IPCC tells us that the window of opportunity to adapt is closing fast. But they also indicate how we are to plan, implement, and measure adaptation collectively with such diversity at national, sub-national, and local levels. The GGA must help in organizing adaptation evidence and to lead to faster and better actions.
However, ECO feels that committing to specific systems comes hard for Parties. Part of it is due to an ongoing misunderstanding about what the technical concepts mean in practice for them. Top-down frameworks don’t lead to effective action at the best of times, let alone for such an elusive notion as adaptation. A series of meaningless aggregated indicators is the last thing we need, and it is not helpful either to define adaptation in a global framework.
Rather, let’s all celebrate diversity at the global level. Each country defining what adaptation means for them, what they need to do, how they are going to do it, and how they are going to monitor and learn from their experience.
ECO understands that this will not be easy. For many countries, this adaptation cycle is dispersed between a variety of ministries, sectors, academic institutions, as well as commercial and local actors. It is fragmented and lacks coherence. An inclusive GGA can support countries to draw the elements together in order to create their own adaptation narrative and encourage them to report on that.

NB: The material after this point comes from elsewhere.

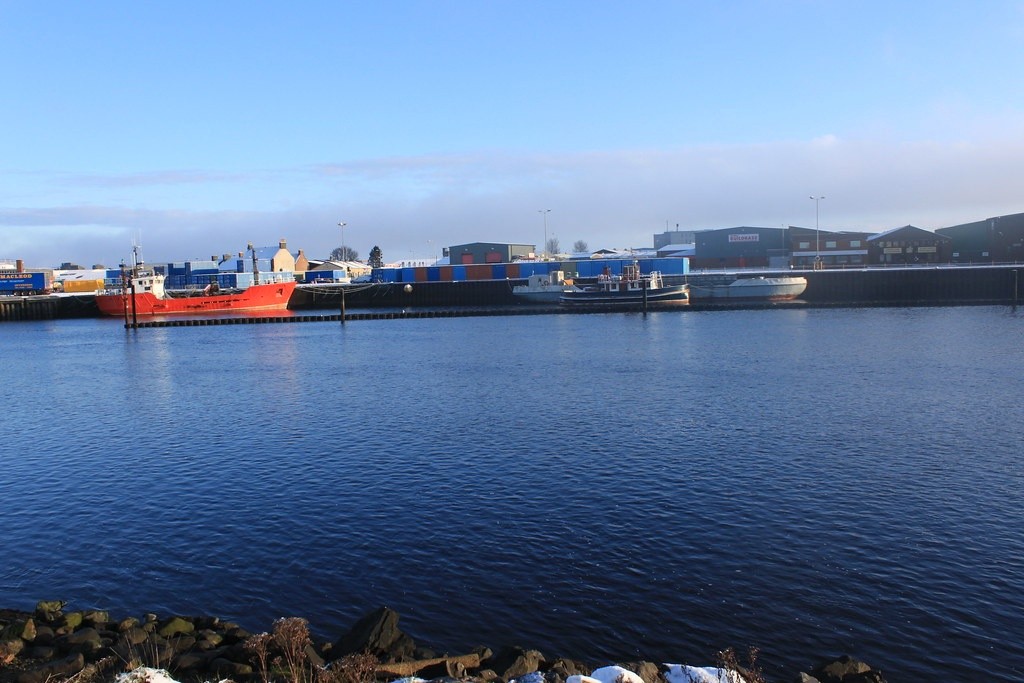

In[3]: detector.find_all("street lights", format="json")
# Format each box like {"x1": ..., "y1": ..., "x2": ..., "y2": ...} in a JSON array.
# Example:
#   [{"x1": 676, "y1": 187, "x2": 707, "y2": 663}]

It is not surprising that the Small Island Developing States have the greatest clarity in actioning the GGA. Of course, they are among the most critically and urgently vulnerable, but also their perception of national action is the closest to the local scale – where action is most effective.
The GGA is the latest international framework to be designed, and as such, an opportunity to change – dare we say transform? – the way that global mechanisms respond to local realities.
ECO will be keeping a careful eye on the plans for the next GlaSS workshops to see if this spirit of transformation will start to more fully permeate the process.